¿ES EL DULCE EL PEQUEÑO PLACER DE LA VIDA?
Sin duda alguna cuesta trabajo creer que el azúcar genera adicción, y más cuando está presente en nuestra cotidianidad, cuando las consecuencias de una ingesta desmedida de la que se asegura es el más pequeño de los placeres no se tiene en cuenta sino a largo plazo, por esto es importante considerar deshabituar el consumo desmesurado del azúcar en nuestras vidas, teniendo en cuenta el riesgo que conlleva a una ingesta no responsable de este producto, por otro lado se hace imprescindible tener conciencia qué es lo que nuestro cuerpo consume, incentivando una educación alimentaria en nuestras vidas y las de nuestros seres queridos, fortaleciendo los hábitos saludables como el consumo diario de agua para la hidratación del cuerpo, el ejercicio y una dieta alimenticia basada en frutas y verduras.
Así es el azúcar es tan adictiva como la cocaína, esta sacarosa genera en el cerebro dopamina, un neurotransmisor que produce placer y es este mismo neurotransmisor que generan las drogas cuando son consumidas. La obesidad es una de las consecuencias del alto consumo sin precaución del azúcar y de esta a
su vez derivan otras enfermedades como la diabetes, la hipertensión arterial contribuyendo a un deterioro inminente de la salud. Las industrias azucareras afirman que su consumo contribuye a la salud y a la moral ya que proporciona energía necesaria para todo el día, sin embargo, la estimulación en el cerebro de dopamina cesa en el momento en que se acabe la ingesta del azúcar ¿qué pasa después? El deseo de seguir consumiendo azúcar será inminente.
Lizeth López López

Se hace imprescindible considerar desacostumbrarnos del uso en desproporcionadas cantidades del azúcar, en especial en la infancia, porque son precisamente los niños y las niñas quienes están expuestos en gran medida a la influencia en lo que se refiere a publicidad de las grandes industrias azucareras, creando desde un principio la necesidad de consumir el producto azucarado, sin conocer las altas cantidades y lo que conlleva su consumo sin algún control; además es tanto el poder de persuasión que tienen que lo hacen ver como un producto saludable que proporciona beneficios si se consume constantemente, por ejemplo en las marcas conocidas de cereales que son industria francesa y que gracias a su poderío de mercado y monopolización logran instaurarse identificándose como fuente de vitaminas, minerales, proteínas que contribuyen al desarrollo físico y mental de las niñas y de los niños; esto sin duda alguna los hace seguros y confiables en la alimentación de la familia, y esto es bueno para las mamás pues son ellas quienes en su mayoría se preocupan por brindar una alimentación avanzada.

Aún es más inadmisible que los científicos y médicos promuevan una imagen de la azúcar que es errónea, pues argumentan que no tiene ninguna correlación con el aumento desmedido de peso, sino al contrario, la avalan argumentando que el producto es aceptado por federaciones médicas y que por lo tanto posee nutrientes y vitaminas que definitivamente deben estar en la mesa todos los días, favoreciendo el financiamiento y el crecimiento de las industrias azucareras.

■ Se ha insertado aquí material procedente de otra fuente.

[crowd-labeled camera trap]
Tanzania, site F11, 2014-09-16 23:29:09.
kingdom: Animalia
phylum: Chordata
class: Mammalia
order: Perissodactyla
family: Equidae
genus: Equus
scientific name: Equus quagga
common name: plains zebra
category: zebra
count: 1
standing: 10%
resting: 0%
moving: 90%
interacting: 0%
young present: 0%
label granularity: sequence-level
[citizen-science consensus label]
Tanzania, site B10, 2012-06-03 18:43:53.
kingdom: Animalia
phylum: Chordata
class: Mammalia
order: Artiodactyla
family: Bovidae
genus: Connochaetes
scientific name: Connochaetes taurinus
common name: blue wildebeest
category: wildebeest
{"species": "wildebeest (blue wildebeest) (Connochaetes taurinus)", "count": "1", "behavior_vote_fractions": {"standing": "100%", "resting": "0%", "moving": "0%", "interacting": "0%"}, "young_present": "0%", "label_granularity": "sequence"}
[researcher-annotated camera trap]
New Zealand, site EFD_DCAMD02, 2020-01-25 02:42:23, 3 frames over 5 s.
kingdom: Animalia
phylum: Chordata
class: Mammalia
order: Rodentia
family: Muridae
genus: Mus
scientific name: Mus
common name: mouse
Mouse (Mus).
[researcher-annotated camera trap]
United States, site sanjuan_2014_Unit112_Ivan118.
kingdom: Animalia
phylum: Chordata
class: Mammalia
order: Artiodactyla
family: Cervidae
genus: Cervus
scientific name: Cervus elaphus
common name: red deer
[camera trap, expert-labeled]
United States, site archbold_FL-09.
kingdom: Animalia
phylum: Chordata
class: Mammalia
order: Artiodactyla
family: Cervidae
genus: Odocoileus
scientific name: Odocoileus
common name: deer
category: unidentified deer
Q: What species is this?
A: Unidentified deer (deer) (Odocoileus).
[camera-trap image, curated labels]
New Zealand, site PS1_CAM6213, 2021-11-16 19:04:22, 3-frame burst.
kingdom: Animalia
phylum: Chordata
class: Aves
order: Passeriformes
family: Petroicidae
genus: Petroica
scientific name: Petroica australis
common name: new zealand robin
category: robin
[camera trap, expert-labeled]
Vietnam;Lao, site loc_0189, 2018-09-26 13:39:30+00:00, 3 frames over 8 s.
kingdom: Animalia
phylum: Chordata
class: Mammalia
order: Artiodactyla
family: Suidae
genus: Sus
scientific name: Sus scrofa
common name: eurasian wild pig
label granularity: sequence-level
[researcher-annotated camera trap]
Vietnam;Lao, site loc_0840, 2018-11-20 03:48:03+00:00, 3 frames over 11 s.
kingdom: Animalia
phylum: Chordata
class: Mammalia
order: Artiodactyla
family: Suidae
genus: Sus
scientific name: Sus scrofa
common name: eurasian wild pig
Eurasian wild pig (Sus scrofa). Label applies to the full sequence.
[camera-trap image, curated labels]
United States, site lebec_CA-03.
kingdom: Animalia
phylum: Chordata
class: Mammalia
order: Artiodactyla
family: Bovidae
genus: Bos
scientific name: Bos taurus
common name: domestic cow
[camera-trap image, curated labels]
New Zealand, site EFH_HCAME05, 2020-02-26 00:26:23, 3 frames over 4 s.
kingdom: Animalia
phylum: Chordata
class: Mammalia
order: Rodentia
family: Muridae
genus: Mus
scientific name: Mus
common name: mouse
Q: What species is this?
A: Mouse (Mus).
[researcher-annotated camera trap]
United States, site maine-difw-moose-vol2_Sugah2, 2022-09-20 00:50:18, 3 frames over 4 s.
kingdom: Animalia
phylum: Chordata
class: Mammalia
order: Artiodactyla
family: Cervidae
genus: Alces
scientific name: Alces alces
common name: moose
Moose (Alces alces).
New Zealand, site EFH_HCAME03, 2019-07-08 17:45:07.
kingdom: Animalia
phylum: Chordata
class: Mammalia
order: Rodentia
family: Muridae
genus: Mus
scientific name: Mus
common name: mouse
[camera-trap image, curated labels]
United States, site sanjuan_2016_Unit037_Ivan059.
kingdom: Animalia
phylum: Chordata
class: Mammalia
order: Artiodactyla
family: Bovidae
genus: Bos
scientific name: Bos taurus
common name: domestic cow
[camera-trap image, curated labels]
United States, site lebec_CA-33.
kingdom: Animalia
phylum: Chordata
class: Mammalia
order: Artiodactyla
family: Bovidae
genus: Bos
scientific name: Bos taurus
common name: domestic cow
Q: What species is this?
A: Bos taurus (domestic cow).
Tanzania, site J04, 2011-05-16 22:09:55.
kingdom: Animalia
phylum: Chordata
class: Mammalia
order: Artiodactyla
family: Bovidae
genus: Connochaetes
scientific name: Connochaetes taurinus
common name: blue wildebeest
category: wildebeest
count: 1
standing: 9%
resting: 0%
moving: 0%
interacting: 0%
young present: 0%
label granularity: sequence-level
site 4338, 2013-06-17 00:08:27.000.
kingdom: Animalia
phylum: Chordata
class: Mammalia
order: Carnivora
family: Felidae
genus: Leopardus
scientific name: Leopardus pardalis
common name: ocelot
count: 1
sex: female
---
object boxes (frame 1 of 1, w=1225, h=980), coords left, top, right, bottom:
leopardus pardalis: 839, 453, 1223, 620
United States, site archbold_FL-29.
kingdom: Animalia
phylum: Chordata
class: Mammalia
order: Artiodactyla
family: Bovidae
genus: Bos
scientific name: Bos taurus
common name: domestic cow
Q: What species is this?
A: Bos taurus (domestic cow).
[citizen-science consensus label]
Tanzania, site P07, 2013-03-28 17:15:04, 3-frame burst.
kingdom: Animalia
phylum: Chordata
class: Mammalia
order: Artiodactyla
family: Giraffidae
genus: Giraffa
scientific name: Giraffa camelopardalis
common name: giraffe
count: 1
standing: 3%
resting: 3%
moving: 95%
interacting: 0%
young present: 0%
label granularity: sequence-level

Los hábitos alimenticios o la educación alimenticia, se deben generar en la infancia, pero considero que se tiene que tener en cuenta brindar una alimentación balanceada y no saturada de azúcares solamente por dar a los niños y a las niñas comida, se trata de que desde un principio tomen conciencia de qué es lo que su cuerpo consume, de qué forma la comida actúa en el cuerpo contribuyendo o destruyendo el cuerpo; y no solamente esto, también se puede incluir la forma en que están producidos estos productos y si su fabricación tiene injerencia en el deterioro del medio ambiente.